C++11 Metaprogramming Applied to Software Obfuscation

Presented at Black Hat Europe 2014, Oct. 17, 2014, 3:30 p.m. (60 minutes)

The C++ language and its siblings like C and Objective-C are ones of the most used languages today. Significant portions of operating systems like Windows, Linux, Mac OS X, iOS and Android are written in C and C++. There is however a fact that is little known about C++: it contains a Turing-complete sub-language executed at compile time. It is called C++ template metaprogramming (not to be confounded with the C preprocessor and macros) and is close to functional programming.

During this talk, I will show how to use this language to generate, at compile time, obfuscated code without using any external tool and without modifying the compiler. The techniques presented rely only on C++11, as standardized by ISO. I will also show how to introduce some form of randomness to generate polymorphic code and I will give some concrete examples like the encryption of strings literals or the obfuscation of calls using finite state machines generated at compile time.

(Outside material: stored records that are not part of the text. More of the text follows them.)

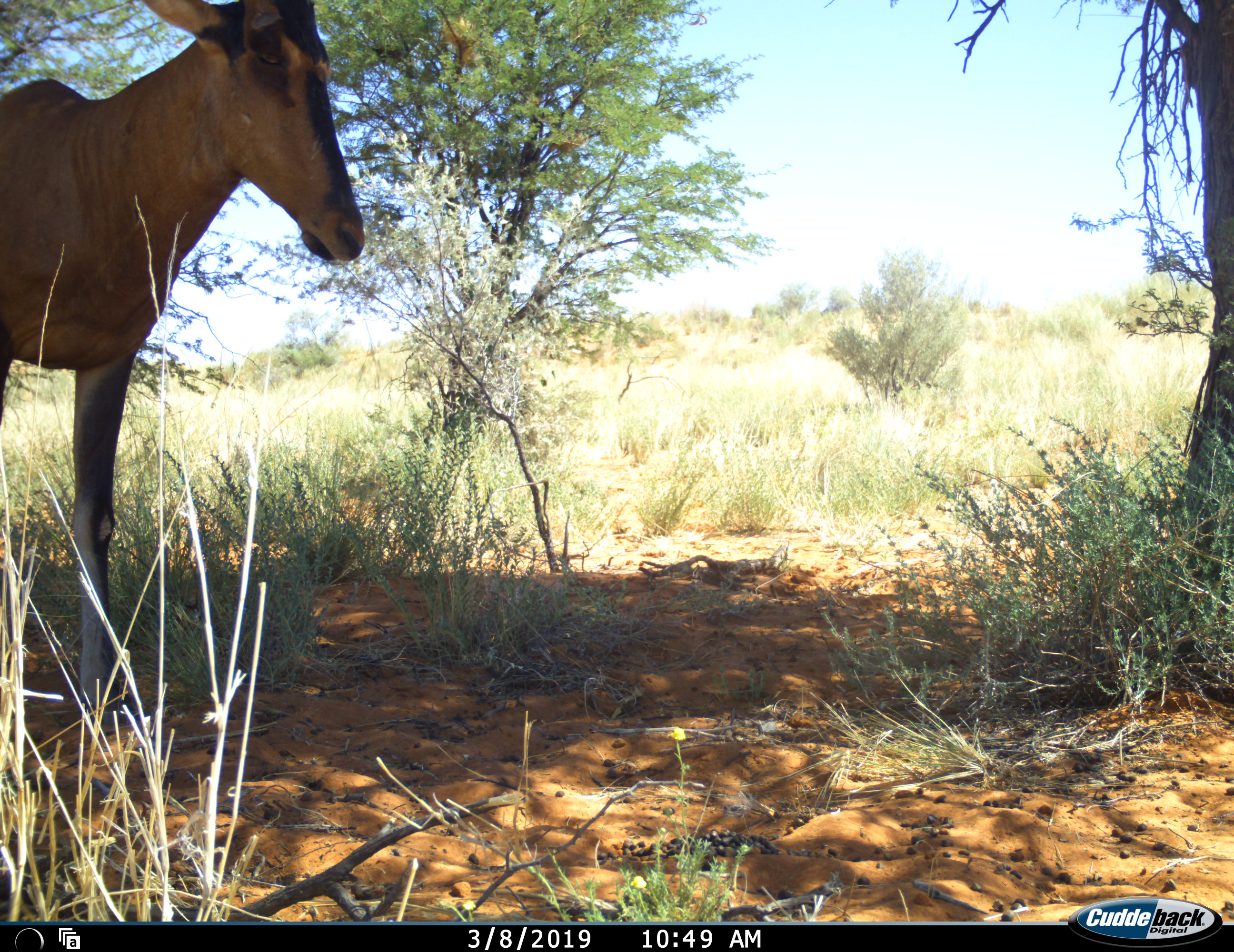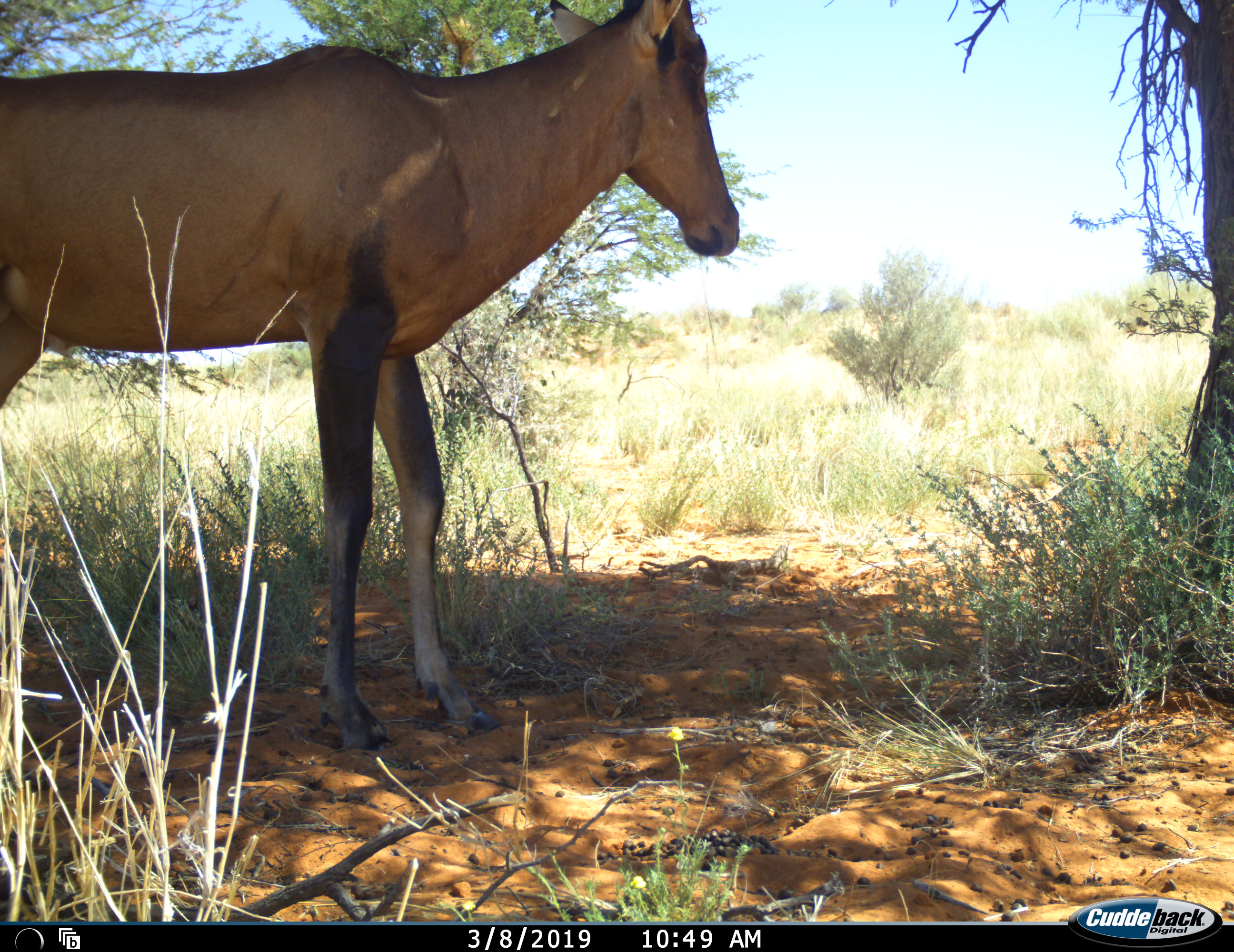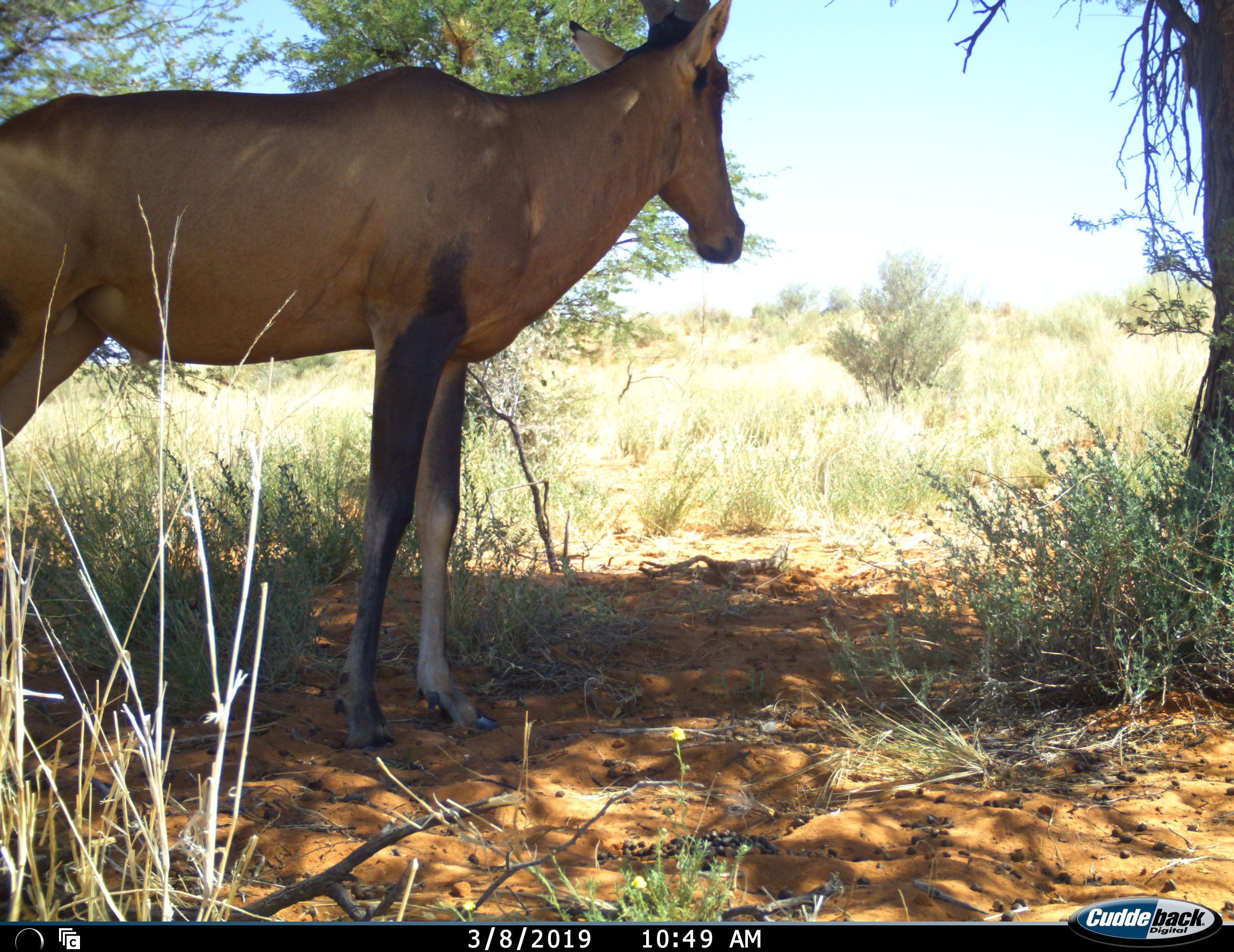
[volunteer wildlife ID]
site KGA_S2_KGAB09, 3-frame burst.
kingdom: Animalia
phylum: Chordata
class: Mammalia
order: Artiodactyla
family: Bovidae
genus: Alcelaphus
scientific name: Alcelaphus buselaphus caama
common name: red hartebeest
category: hartebeestred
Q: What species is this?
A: Hartebeestred (red hartebeest) (Alcelaphus buselaphus caama).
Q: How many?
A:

All the examples presented will be released under GitHub.


Presenters:

  • Sebastien Andrivet
    Sebastien has been playing with computers since the beginning of the '80s. After spending some years with 8-bit processor assembly programming, he specialized in the 90 in C/C++ and i386 assembly on Win/Intel. During the Internet years, he participated in several startups and released some open source software, including a multi-platform XML parser written in C++. At this time, he was confronted by software pirates and the world of buffer overflows and SQL injections. In 2002, he switched to applications security and forensics and co-founded ADVTOOLS in Geneva. Since June 2014, he has worked as a security engineer for SCRT, a swiss company near Lausanne. He is also involved in feminine initiatives around Information Technologies and cyberfeminist groups.